We hope that, along with the pleasures of a day at home or engagement in a favorite pastime, you give some thought to the reasons the day was created in the first place and why it has evolved into one of our most gratefully anticipated holidays of the year.
Actually, Memorial Day has a proud history, dating back to the close of the Civil War. Then called Decoration Day, the holiday was declared to honor the brave soldiers who had died in that grim internal conflict. In the 20th century, it was expanded to commemorate the actions of all service members who had died in all wars. (Veterans Day, on the other hand, is to pay respects to all members of the service, living or dead.)
Always the last Monday of May, Memorial Day has become the unofficial start of summer (and for years was highlighted on the sports calendar by the Indianapolis 500 automobile race).
The holiday is now a time to reflect on the valiant members of the military — both men and women — who have offered the ultimate sacrifice for their country and what it meant to them and means to us. Think for a moment of the extent of that sacrifice. To retain the freedoms we cherish, they died so we wouldn’t have to.

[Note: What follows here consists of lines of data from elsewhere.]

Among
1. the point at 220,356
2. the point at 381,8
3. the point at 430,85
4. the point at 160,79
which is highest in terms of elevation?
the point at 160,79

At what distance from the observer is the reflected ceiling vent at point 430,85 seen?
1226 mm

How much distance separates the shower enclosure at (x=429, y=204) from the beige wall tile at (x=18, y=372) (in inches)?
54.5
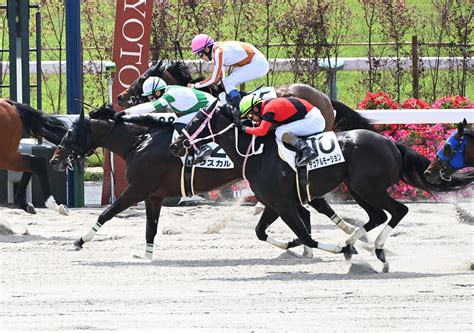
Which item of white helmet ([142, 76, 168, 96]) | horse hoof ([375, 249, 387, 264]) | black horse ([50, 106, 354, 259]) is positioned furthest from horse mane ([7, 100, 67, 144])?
horse hoof ([375, 249, 387, 264])

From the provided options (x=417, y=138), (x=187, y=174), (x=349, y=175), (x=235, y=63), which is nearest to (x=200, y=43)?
(x=235, y=63)

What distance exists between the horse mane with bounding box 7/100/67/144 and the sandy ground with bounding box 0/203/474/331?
981 mm

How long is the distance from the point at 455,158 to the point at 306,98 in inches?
107

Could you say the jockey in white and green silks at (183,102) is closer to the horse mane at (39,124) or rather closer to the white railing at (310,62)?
the horse mane at (39,124)

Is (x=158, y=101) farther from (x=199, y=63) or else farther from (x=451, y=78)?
(x=451, y=78)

Some of our war dead were gallant volunteers who waged war as they were ordered to do, knowing full well they were risking all. Others were called to war via the draft, yet gave their lives anyway, to our inestimable benefit.
Today, as we celebrate their spirit and actions, we also turn our thoughts to the civilian deceased. Memorial Day has become traditionally a day of visiting cemeteries and pondering the lives of relatives and others close to us who have enriched our existences in ways that are not related to military service.